Quality Time- Let your son or daughter know that they are the focus of your attention and time. Set phones, laptops and other technology aside and offer your undivided attention to listen, talk or enjoy a shared hobby. Quality over quantity applies here too-remember even 20 minutes of concentrating on someone else for the purpose of connecting and bonding is better than an hour of sitting in the same room staring at a television just for the sake of saying you spent time “together”.
Acts of Service-As parents we put hours each day in to doing things for others, there’s no denying that but when looking at it from the perspective of connecting with your son or daughter doing something with no expectation of getting something in return can be a great teaching opportunity. After all, kids have this wonderful way of learning by what they see others doing.
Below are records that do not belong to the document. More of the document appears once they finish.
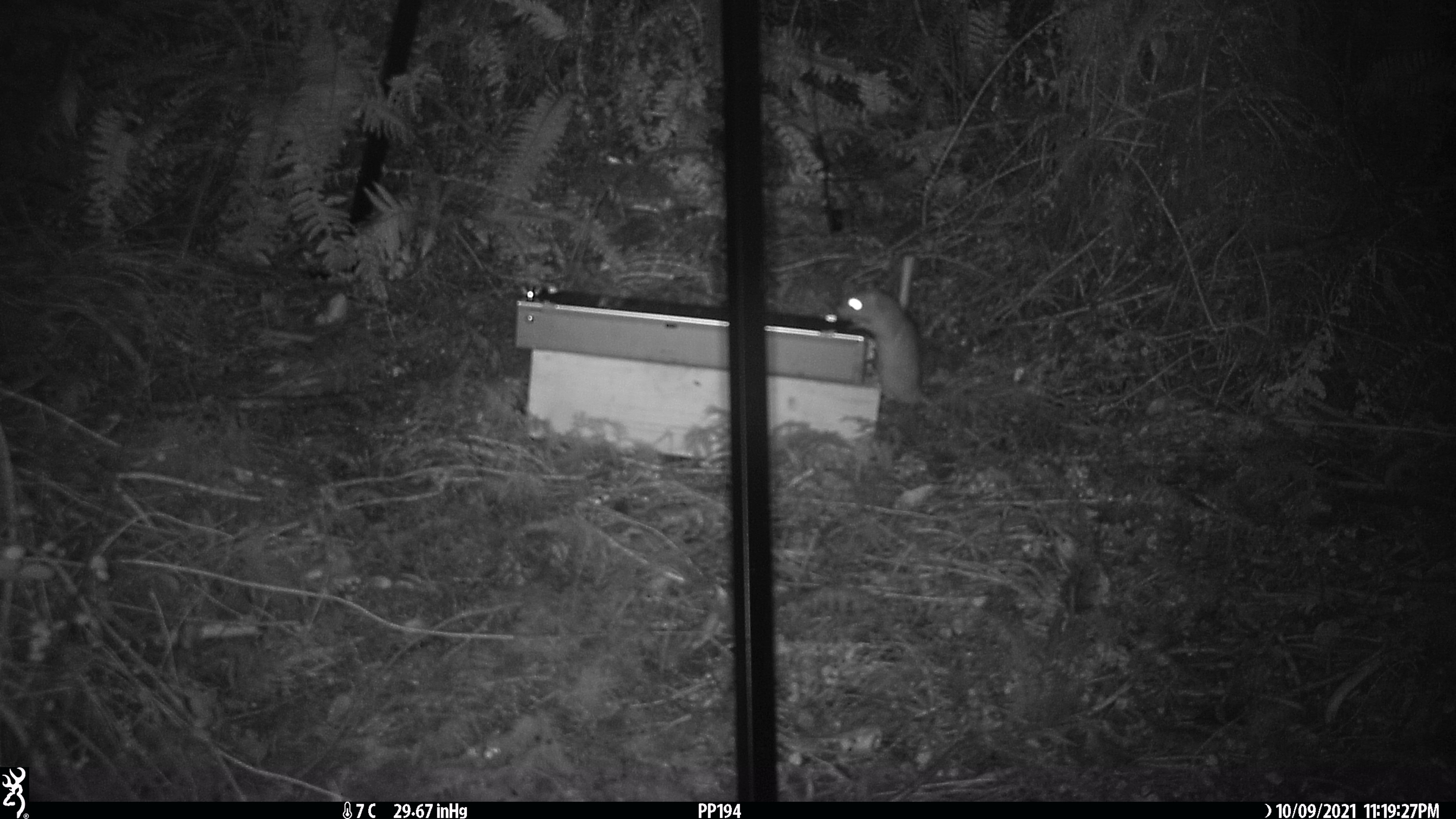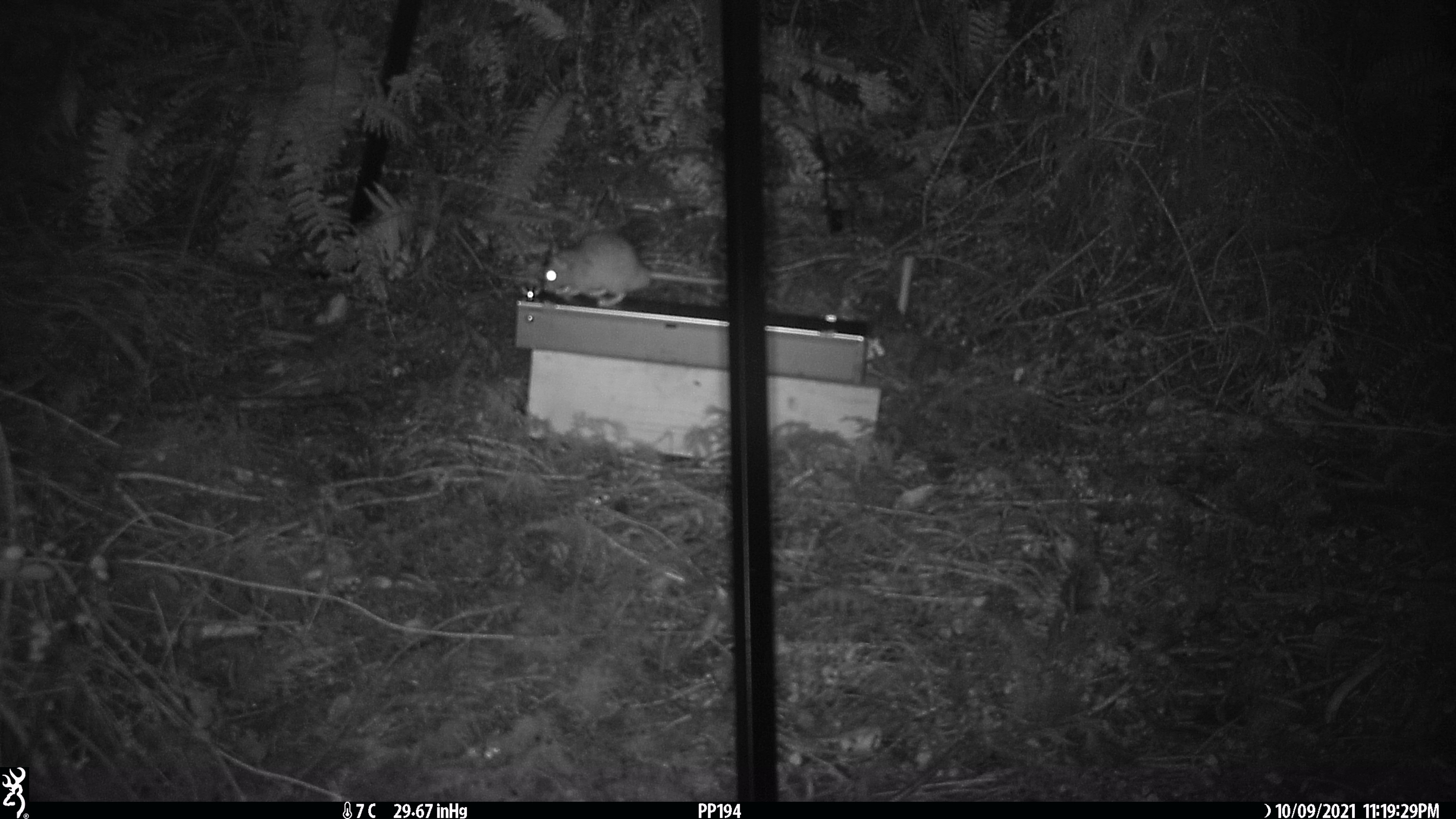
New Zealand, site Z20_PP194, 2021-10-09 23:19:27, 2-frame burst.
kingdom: Animalia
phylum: Chordata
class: Mammalia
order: Rodentia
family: Muridae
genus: Rattus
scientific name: Rattus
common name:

Gifts-Giving gifts as a love language is different than an allowance or gifts given for birthday’s or holidays. Likewise, if you find yourself stopping to buy a gift as a way of making up for not being home as much as you’d like, it may not be so warmly received (this is particularly true if their primary love language is Quality Time). Gifts need not be expensive or elaborate either. Buying their favorite drink, sports memorabilia, make-up or hair products make for quick and easy “thinking of you” tokens.
Creating more positive interactions and communication with your children can be a bit of a balancing act, incorporating pieces from each of the love languages. Like anyone else, when your teen feels loved, heard and understood, having more challenging conversations about setting boundaries, making good choices or dealing with all the emotions that come with this time period in their lives can go far more smoothly.